Lessons from Consumer Companies: Get granular

Many B2B companies tend to work product forward.  That is to say, they start with products or solutions they have (or could have) and end markets they serve (or want to serve), to set growth priorities and improvement plans.

Leading consumer companies, and increasingly banks, technology firms, healthcare providers, and even some industrial products & services businesses, are achieving higher levels of growth at better margins by reorienting their thinking to be customer back. They start by precisely defining highly granular segments (i.e. dozens of segments) and then select their bull’s-eye customer segments they aim to win, and create an offer and go-to-market model to profitably serve these target customers.

Key Enablers Observed in B2C Companies:

  • Put the customer at the center of all decisions about the business model (e.g. R&D investments, operating configuration, sales channels),  not just marketing choices
  • Get orders of magnitude more granular with how customers are segmented, driven by differences in customer behaviors + attitudes + demographics + economics
  • Link up commercial and financial insights (customer demand drivers and customer economics)
  • Eliminate silos due to traditional functional and product-market boundaries

Where to Start: Linking economics, needs and behaviors

Applying best practices from B2C need not be disruptive or take an extended period of time. A few new capabilities can uncover a large number of performance improvement opportunities. In our experience, moving the needle on growth and margins starts with adding two customer-centric capabilities to the toolkit:

  1. Provide a line of sight into your fully-loaded customer economics, by which we mean the current and potential value of the customer relationship, inclusive of everything you sell to them (or could sell to them) and understand drivers of profitability including price, product mix, and cost to serve.
  2. Create and leverage a granular customer segmentation, moving beyond observable characteristics (e.g. size, industry, sub-sector, location) and identify and prioritize segments based on differences in observables + behaviors + needs + economics. By granular, think dozens of segments, not single digits.
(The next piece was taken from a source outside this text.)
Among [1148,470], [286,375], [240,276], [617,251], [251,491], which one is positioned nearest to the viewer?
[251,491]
Used in tandem, these two tools alone identify rich veins of opportunity for revenue and margin growth, and help build consensus for action across organizational boundaries to realize those opportunities.

Benefits: What B2B companies stand to gain from building these capabilities

  • Fresh set of actionable opportunities to energize the organic growth agenda
  • Increased customer ‘stickiness,’ making market share more defensible
  • Advancement of non-technological differentiation to complement the innovation pipeline
  • Clarity of focus to better align and enable the often scarce resources for organic growth, e.g., R&D investments, channel enablement, customer support and service, etc.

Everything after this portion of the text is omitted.